Secondly, the covenantal model insists that God is not just responsible for creating the institution of marriage. He is the witness to and active participant in each marriage (Malachi 2:13-16). Thus, Witte rightly stresses that “[t]o enter into a marriage, the Prophets teach, is to enter into a new relationship not only with one’s spouse but also with God”.[4]
Hence, thirdly, the marital covenant between the husband and wife must be understood as part of the larger covenant relationship between God and his people. The husband must emulate God’s example in offering “covenant love” to his wife, while the wife must be faithful to her husband.
The apostle Paul puts across the same idea when he speaks of the relationship between husband and wife, although in a slightly different theological register:
“Wives, submit to your own husbands, as to the Lord … Husbands, love your wives, as Christ loved the church and gave himself up for her” (Ephesians 5:22, 25).
It would of course be too naïve to suggest that adopting the covenantal model of marriage will instantaneously resolve all marital woes.
However, it will restore marriage to that which the contractual model has carelessly left behind.
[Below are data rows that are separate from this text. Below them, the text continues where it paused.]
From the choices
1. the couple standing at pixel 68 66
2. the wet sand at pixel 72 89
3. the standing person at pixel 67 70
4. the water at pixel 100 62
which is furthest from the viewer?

It will underscore the fact that marriage “is not by any to be entered into unadvisedly or lightly; but reverently, discreetly, advisedly, soberly, and in the fear of God”.[5]
[1] John Witte Jr., ‘The Covenant of Marriage: Its Biblical Roots, Historical Influence and Modern Uses’, INTAMS Review on Marriage and Spirituality 18 (2012), 153.
[2] See, for example, Black’s Law Dictionary (6th ed. 1990), which states that a covenant ‘[i]n its broadest usage, means any agreement or contract’, 322.
[3] Daniel Elazar, The Covenant Idea and Politics 3 (Workshop on Covenant and Politics Series, 1981), 3-4.
[4] Ibid., 158.
[5] 1789 U. S Book of Common Prayer, http://justus.anglican.org/resources/bcp/1789/Marriage_1789.htm.
Dr Roland Chia is Chew Hock Hin Professor at Trinity Theological College (Singapore) and Theological and Research Advisor of the Ethos Institute for Public Christianity.